• Seçilmiş Metin
11 Mayıs 2012 Cuma

Şems-i Tebrizi


Aşka sen diye bakmadıktan sonra ben aşkı neyleyeyim? Seni ruhuma cemre diye damlatmadıktan sonra ben bu bedende neyleyeyim? Aşk da sen, hasret de sen, ben de sen...
Hz. Mevlâna
İlahi aşk yolunun yolcuları Hz. Mevlâna ve Şems-i Tebrîzîi, türbeleri bile yanyana, birini anınca diğerini anlmazsam sanki araya sılayı eklemişim gibi hissediyorum. Bedenler ölür ama ruhlar ölümsüzdür tıpkı aşk gibi...
Bazen uzaklaşmak gerekir, yakınlaşmak için.. Bazen hatırlamak gerekir, hatırlanmak için.. Bazen ağlamak gerekir, açılmak için.. Bazen anmak gerekir, anılmak için.. Bazen de susmak gerekir, duymak için..
Şems-i Tebrîzî
Her şeyin bir zıddı var. Doğan ölür, gece gündüze el verir, güneş ayı selamlar, karanlık bir mumla aydınlığa dönüşür, ayrılıkların düğünü ise vuslattır.
İnsanlar maşuk aramıyor, bencil duygularına köle arıyor. Köle buluyor ama aşkı bulamıyor.
Şems-i Tebrizi
Bazen diyor Şems-i Tebrîzî "bazen" ben de bazen özlüyorum, bazen anıyorum, bazen uzaklaşıyorum, bazen yakınlaşıyorum, bazen ağlıyorum, bazen susuyorum duymak için. Kim bilir bir gün biri çıkar karşıma ve bu kez beni duymak için o susar. Burada anlatılan susmak konuşmamak anlamında değildir. Susmak olayın derinlerinde gezinmek, farklı bakış açıları geliştirerek anlamaya çalışmak ve özümsemek manasındadır. Bu anlamsa susamak kana kana içmektir. Şu an susmak istiyorsun değil mi ama susamıyorsun çünkü susmak en zorudur, olsun sen yine de umudunu tüketme anlamayı istemek bile kıymetlidir.

• Verilen Görev 1
Kayıtlarda "Just by looking, is" ifadesinin geçtiği satırdan başlayarak kayıtların sonuna kadar uzanan satırları, her iki uç dâhil olmak üzere, değiştirmeden tekrarlayınız.

Uzamsal akıl yürütme veri kümesinden alıntılar

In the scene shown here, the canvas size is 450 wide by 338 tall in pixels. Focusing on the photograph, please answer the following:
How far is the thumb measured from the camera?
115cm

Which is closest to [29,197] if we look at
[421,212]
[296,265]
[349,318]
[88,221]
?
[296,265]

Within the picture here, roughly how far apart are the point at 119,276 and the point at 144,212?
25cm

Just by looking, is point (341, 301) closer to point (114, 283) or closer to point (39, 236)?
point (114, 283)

• Verilen Görev 2
Şems-i Tebrîzî konulu metne göre aşağıdaki soruları yanıtlayınız:
(a) Metnin başında hangi tarih yer almaktadır?
(b) Metinde ayrılıkların düğünü olarak ne gösterilmektedir?
(c) Metne göre insanlar maşuk yerine ne aramaktadır?

• Yazılı Yanıt 1
Just by looking, is point (341, 301) closer to point (114, 283) or closer to point (39, 236)?
point (114, 283)

• Yazılı Yanıt 2
(a) 11 Mayıs 2012 Cuma
(b) Vuslat
(c) Bencil duygularına köle